Libro de Agar la moabita

Libro de Agar la moabita

Isaac Muñoz

El autor

Perteneciente a ese mundo fascinante y complejo que constituyó la bohemia literaria y artística de entresiglos, un mundo con sus luces y sus sombras en el que la ideal consigna del arte por el arte llevó a muchos de sus protagonistas a constituir en obra literaria su propia vida, a escribir las páginas de una novela con su propia autobiografía, desdibujando y confundiendo los límites que separan la vida del arte, el caso del escritor granadino Isaac Muñoz (1881-1925) se revela, sin duda, atrayente para el lector curioso de comienzos del siglo XXI. Prosista exquisito, decadente y orientalista, Isaac Muñoz, nacido en el seno de una familia de origen nobiliario y raíces castellanas, viajó por los países musulmanes empapándose de una realidad de la que llegó a ser considerado en su época un auténtico especialista.

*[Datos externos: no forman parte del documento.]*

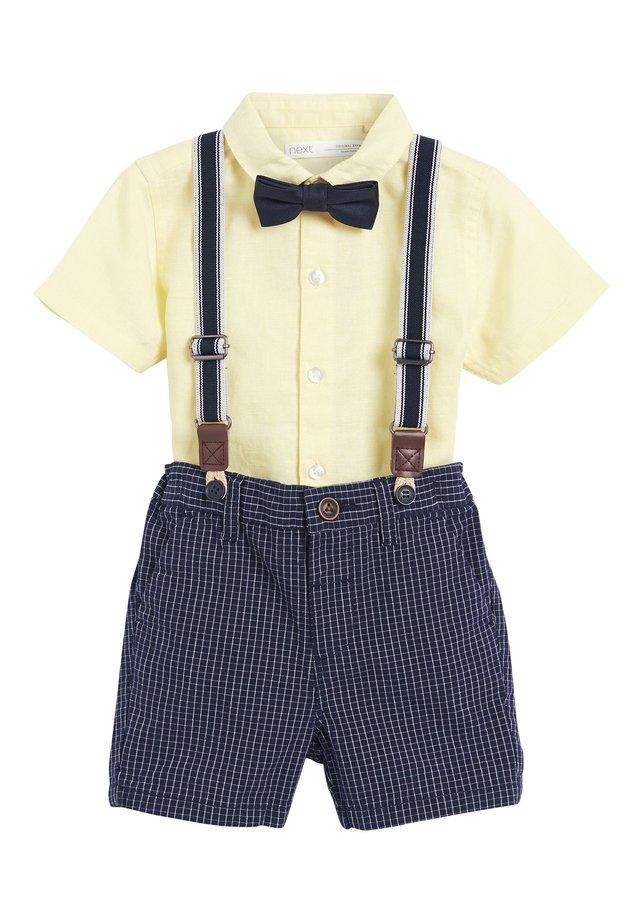 SET  - Shorts - yellow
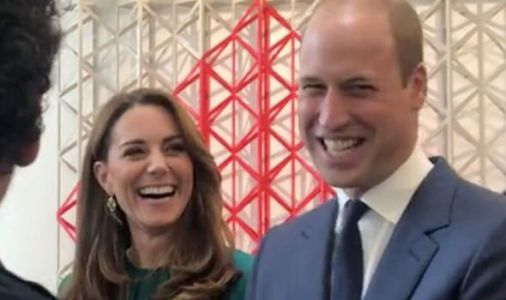 Kate Middleton reveals one of her favourite foods ahead of royal tour - VIDEO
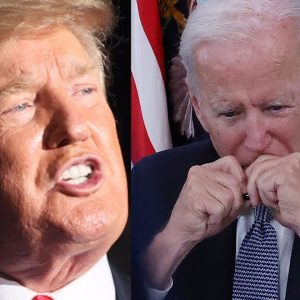 'Has Brought Our Nation To The Brink Of Ruin': Trump Tears Into Biden At Rally In Iowa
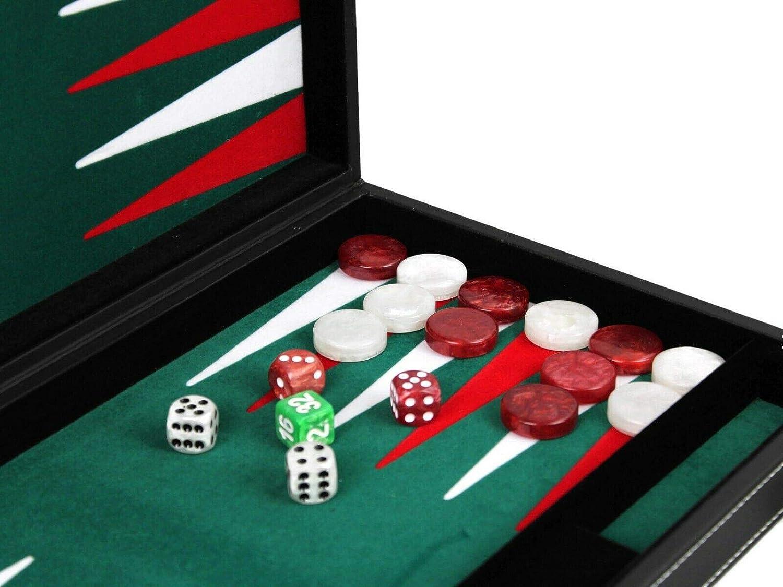 Leather Backgammon Set Board Game With Backgammon Pieces Malachite Green 15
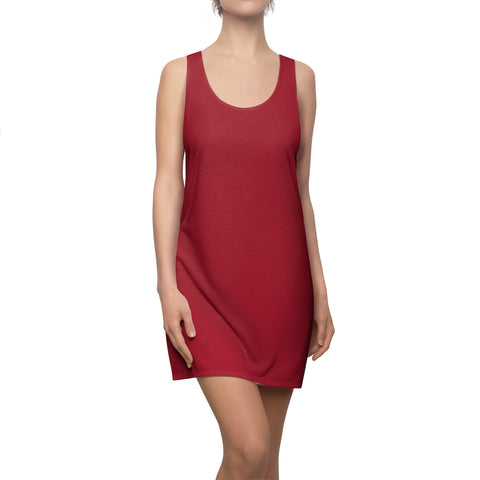 Red-1 Racerback Dress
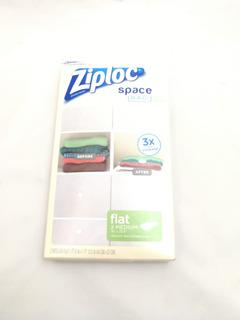 Ziploc Space Bag Flat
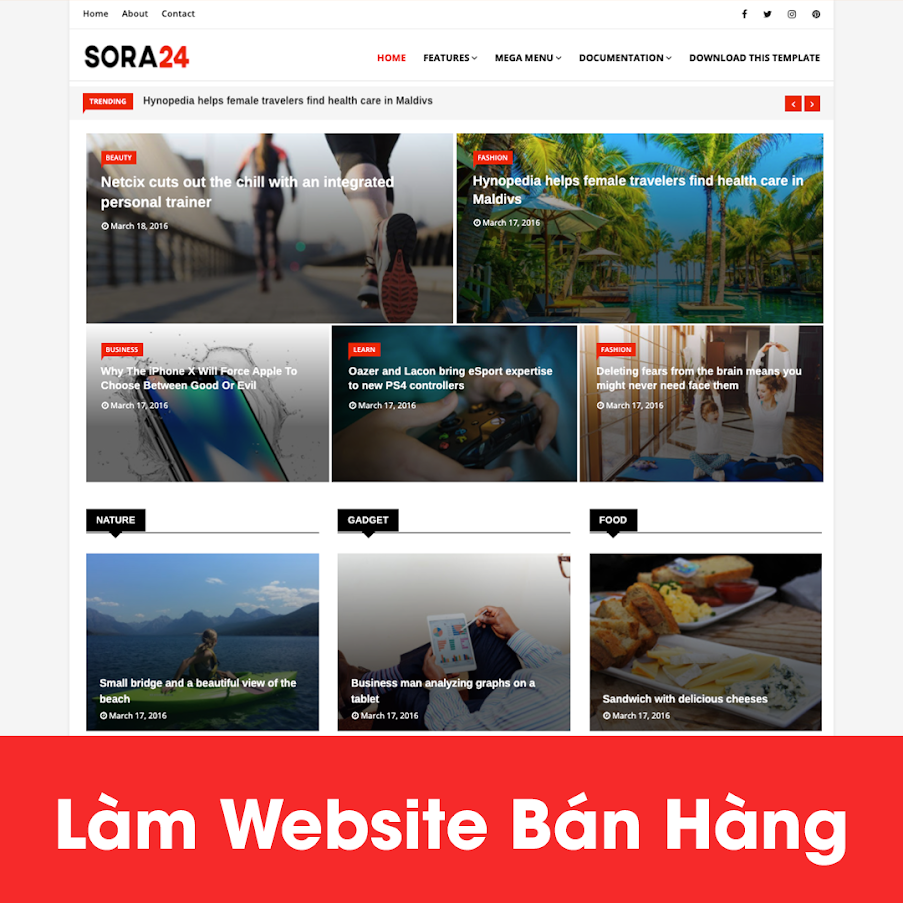 [A121] Lựa chọn đơn vị thiết kế website tốt nhất hiện nay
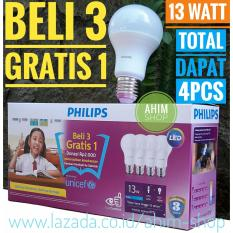 PHILIPS Lampu LED Bulb 13W UNICEF Beli 3 Gratis 1 - Cool Daylight (Putih)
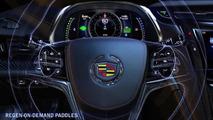Cadillac ELR Regen on Demand 12.4.2013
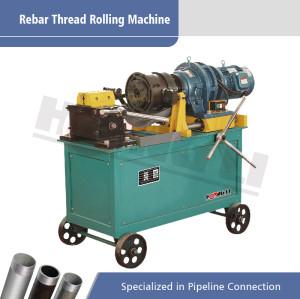 HL-40CI Rebar Thread Rolling Machine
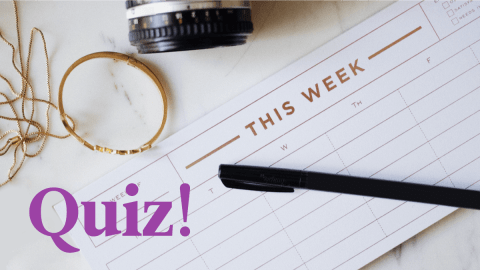 Quiz: Do You Know The Days Of The Week In Italian?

En este sentido destacan sus abundantes y prestigiosas colaboraciones en prensa, así como sus libros de ensayo. Pero donde demuestra verdaderamente la excepcionalidad de su pluma será en el terreno de la creación literaria. Aunque cultiva también la poesía, será la novelística su género preferencial, donde la búsqueda reiterada de un paraíso consolador que dé sentido a la crisis existencial en que se halla sumido el intelectual europeo se conjuga en una bellísima prosa poética con temáticas casi obsesivas como la de la imagen dual de la mujer, la relación entre el amor y la muerte (Eros y Thanatos) o la presencia de la sangre que acaba tornándose ritual al verterse una y otra vez en las páginas de unos libros que demuestran tan pronto la influencia de la Biblia y los autores místicos cristianos como de Gabriel D’Annunzio o las lecturas nietzscheanas.
 

La obra

En el año 1908 Isaac Muñoz da a la imprenta un curioso y sin duda inusual volumen titulado Libro de las Victorias : Diálogos sobre las cosas y sobre el más allá de las cosas. Se trataba de especie de breviario ensayístico, en forma dialogada tal y como indica su propio título, que reflexiona acerca del sentido de la existencia y que se presenta muy influido por la filosofía de Friedrich Nietzsche. El también escritor y crítico literario Rafael Cansinos Assens la definiría significativamente como un “evangelio de energías occidentales y modernas”. Para aumentar aún más la singularidad de este volumen se puede señalar que al final de éste, y con paginación independiente, se encuentra un texto que Isaac Muñoz subtitula significativamente como Salmo, donde, bajo la denominación de Libro de Agar la Moabita, se ofrece al lector una bellísima prosa lírica inspirada sin duda alguna en el bíblico Cantar de los Cantares. Este libro de la Biblia, atribuido tradicionalmente al rey Salomón, constituye sin duda una obra única en su género y destaca claramente por su excepcionalidad entre todos los otros textos bíblicos. La supuesta lectura alegórica que de ella se venía haciendo de manera ortodoxa no podía impedir de ninguna manera una interpretación literal del exultante canto epitalámico que sin duda constituye. Y es ese desbordante erotismo amoroso, pleno y sensual, el que inspira a un Isaac Muñoz en estado de gracia.